あれは、帝都を吹き飛ばすだけでは済まない。
下手すれば、この大陸ごと蒸発させかねない魔法だ。
だが、ここからではあの黒点に届かない。
だから、イグニは彼女に頼る。
「……アリシア」
「任せて」
アリシアはドレスのまま優雅にイグニの側にやってくる。
「セバスチャン」
「こちらに」
どこからともなく現れたセバスチャンがアリシアに箒を手渡す。
「頼んだ」
「誰に言っているの?」
「……愚問だったな」
アリシアのまたがった箒の後ろにイグニは座る。
「しっかり捕まっててッ!」
「ああ!」
「『風よ』ッ!!」
暴風が吹き荒れ、イグニたちの身体が上に押し上げられるッ!!
「どれくらい近づけばいい!?」
「……1000m。贅沢を言えば500mってところだ」
「そんなの、一瞬よ」
アリシアの口角が吊り上がる。
パレードの時、国民に見せていたような偽の笑顔ではない。
アリシアが持っている、彼女だけの獰猛なほほ笑み。
だが、イグニにはそれが何よりも彼女らしく……美しいと思った。
「『暴風よ』ッ!!」
ドウッ!!!
箒が悲鳴を上げ、イグニが両目を開けることすら難しくなるような暴風の中で2人の身体がさらに上空へと押し上げられるッ!!
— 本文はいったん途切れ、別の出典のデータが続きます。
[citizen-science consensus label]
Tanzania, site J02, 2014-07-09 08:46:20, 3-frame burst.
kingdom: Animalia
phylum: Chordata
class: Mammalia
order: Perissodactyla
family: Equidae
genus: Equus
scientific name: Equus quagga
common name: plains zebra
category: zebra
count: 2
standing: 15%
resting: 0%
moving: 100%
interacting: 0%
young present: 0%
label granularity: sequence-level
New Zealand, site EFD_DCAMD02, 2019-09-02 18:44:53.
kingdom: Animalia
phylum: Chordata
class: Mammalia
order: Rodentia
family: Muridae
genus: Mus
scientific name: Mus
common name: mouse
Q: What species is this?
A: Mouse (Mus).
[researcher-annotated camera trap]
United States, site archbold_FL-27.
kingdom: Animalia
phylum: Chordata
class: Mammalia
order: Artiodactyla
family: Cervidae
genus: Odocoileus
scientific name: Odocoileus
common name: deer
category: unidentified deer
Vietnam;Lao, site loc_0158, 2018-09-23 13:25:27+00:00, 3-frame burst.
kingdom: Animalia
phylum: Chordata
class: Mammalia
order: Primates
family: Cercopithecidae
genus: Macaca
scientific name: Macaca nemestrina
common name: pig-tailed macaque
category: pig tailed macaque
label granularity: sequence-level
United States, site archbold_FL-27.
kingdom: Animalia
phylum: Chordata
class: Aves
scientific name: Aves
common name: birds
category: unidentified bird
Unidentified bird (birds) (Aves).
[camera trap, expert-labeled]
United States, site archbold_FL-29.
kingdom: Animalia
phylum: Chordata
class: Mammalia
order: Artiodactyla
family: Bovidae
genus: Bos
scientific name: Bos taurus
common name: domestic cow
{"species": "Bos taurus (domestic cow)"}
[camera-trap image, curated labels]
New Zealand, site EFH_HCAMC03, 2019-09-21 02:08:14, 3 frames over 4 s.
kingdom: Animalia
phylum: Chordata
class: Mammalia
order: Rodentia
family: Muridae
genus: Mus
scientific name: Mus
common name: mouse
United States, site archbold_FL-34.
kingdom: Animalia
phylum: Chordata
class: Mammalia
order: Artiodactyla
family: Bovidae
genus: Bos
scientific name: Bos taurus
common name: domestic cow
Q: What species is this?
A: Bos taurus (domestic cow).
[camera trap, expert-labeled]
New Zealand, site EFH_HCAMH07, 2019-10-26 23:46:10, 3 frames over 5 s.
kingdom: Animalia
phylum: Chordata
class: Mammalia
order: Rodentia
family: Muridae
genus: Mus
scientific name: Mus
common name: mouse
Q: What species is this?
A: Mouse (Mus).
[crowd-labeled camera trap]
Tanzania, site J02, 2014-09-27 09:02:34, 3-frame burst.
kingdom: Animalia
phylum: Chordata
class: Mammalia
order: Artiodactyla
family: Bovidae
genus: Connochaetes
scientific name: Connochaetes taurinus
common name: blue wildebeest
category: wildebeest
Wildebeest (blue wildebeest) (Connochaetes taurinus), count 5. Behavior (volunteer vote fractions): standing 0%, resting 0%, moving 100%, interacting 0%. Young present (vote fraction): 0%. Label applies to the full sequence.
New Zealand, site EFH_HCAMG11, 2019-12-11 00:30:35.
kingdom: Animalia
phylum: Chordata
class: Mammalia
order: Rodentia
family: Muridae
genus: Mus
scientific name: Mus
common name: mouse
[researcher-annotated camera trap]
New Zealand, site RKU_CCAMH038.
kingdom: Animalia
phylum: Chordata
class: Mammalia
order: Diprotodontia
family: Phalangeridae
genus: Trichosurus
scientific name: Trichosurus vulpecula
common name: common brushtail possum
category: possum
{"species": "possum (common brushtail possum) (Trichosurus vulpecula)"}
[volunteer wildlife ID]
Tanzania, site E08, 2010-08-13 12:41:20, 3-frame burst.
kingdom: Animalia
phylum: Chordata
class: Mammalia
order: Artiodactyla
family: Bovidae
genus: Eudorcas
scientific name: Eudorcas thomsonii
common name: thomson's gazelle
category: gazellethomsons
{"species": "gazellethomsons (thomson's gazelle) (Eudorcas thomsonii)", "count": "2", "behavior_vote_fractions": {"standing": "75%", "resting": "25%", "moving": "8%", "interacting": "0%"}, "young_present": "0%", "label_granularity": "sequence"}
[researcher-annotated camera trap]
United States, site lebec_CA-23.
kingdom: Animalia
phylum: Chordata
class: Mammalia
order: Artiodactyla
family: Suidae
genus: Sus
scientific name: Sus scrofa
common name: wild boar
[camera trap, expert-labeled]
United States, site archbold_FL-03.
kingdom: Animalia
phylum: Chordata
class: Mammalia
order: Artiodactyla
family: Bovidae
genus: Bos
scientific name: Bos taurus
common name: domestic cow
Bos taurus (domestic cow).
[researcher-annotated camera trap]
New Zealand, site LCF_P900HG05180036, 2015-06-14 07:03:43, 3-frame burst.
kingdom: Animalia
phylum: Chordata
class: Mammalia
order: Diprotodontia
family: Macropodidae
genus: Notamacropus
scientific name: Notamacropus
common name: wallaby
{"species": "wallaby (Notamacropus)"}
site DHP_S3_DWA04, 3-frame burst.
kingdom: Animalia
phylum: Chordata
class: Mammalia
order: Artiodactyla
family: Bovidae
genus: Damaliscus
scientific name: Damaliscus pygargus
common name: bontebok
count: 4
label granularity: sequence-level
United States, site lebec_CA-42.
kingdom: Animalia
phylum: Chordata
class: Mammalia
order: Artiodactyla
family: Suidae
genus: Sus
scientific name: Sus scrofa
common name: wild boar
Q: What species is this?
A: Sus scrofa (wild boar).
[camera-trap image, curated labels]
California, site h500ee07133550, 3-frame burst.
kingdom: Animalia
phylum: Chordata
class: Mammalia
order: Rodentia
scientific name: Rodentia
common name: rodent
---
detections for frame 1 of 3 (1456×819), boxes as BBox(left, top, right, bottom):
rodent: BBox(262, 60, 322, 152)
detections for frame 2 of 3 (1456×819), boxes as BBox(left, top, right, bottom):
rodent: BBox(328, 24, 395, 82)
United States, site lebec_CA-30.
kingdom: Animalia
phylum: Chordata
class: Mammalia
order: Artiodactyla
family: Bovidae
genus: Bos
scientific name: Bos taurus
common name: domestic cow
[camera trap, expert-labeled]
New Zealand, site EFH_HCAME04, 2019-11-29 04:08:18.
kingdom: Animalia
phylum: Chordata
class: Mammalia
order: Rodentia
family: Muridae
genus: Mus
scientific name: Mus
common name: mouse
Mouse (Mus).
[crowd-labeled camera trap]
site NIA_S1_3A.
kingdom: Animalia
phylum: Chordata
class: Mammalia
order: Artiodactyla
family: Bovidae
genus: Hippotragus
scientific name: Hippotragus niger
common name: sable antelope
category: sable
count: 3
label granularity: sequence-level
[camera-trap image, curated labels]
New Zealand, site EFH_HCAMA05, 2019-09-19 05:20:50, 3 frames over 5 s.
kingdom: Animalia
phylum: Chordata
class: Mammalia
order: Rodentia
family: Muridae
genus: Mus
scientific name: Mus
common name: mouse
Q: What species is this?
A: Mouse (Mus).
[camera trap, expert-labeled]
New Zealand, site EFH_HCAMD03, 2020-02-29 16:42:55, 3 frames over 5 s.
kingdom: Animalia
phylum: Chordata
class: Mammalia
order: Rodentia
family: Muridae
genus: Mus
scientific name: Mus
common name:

刹那、それに反応するようにフラムの黒点が凄まじい勢いで縮小し始めた。
「……魔法が」
アリシアが呻く。
あの巨大な黒炎の塊の凝縮体の大きさが完全に0になった瞬間に、魔法が帝都に撃ち込まれる。そうなったら、全てが水泡と化す。故に、それよりも先にこの状況を覆さなければならない。
「『装焔:完全燃焼』ッ!!」
ぎゅるり、とイグニの体内にあった魔力の全てが吐き出されて手元に1つの世界が誕生する。それは、彼の世界。彼だけの世界。
0から1を生み出す、絶対の奇跡。
「『止まれ』」
魔法の有効範囲に入ったと認識した瞬間、イグニは黒点に向かって魔法を発動。魔法そのものの時間を停止させることによって、フラムの狙いを阻止するのだッ!
だが、イグニの魔法によってフラムの黒球は飲み込まれたというのに静止しない。
「……ッ! しまったッ!!」
「どうしたの!?」
「……もう中心部の重力が狂ってる! 止められないッ!!」
時間と重力には密接な関係性がある。
イグニの時間を静止させる魔法は、正しい重力下でこそ発揮されるのだ。
ならば、フラムの魔法によって無限の重力を手にしたあの黒点は。
「じゃ、じゃあ……」
アリシアが狼狽える。
だが、イグニは既に次の一手に手を伸ばす。
「いや、相殺するッ!」
イグニは魔法を解除。
サラから高濃度の魔力がどろりと流れ込んでくる。
心の中でサラに感謝しながら、イグニは魔力を熾した。
「『装焔:完全燃焼』ッ!」
無限には、無限をぶつけるしかない。
「『超球面』ッ!」
4次元に展開された『ファイアボール』を3次元空間に落とすことによって、無限を内包した『ファイアボール』がそこに誕生する。
「『消し飛べ』ッ!」
イグニの魔法が天に逆らうように直進して、黒球に激突。
どぷん、と飲み込まれるように黒球はイグニの魔法を飲み込んだ。
そして、世界が光に包まれた。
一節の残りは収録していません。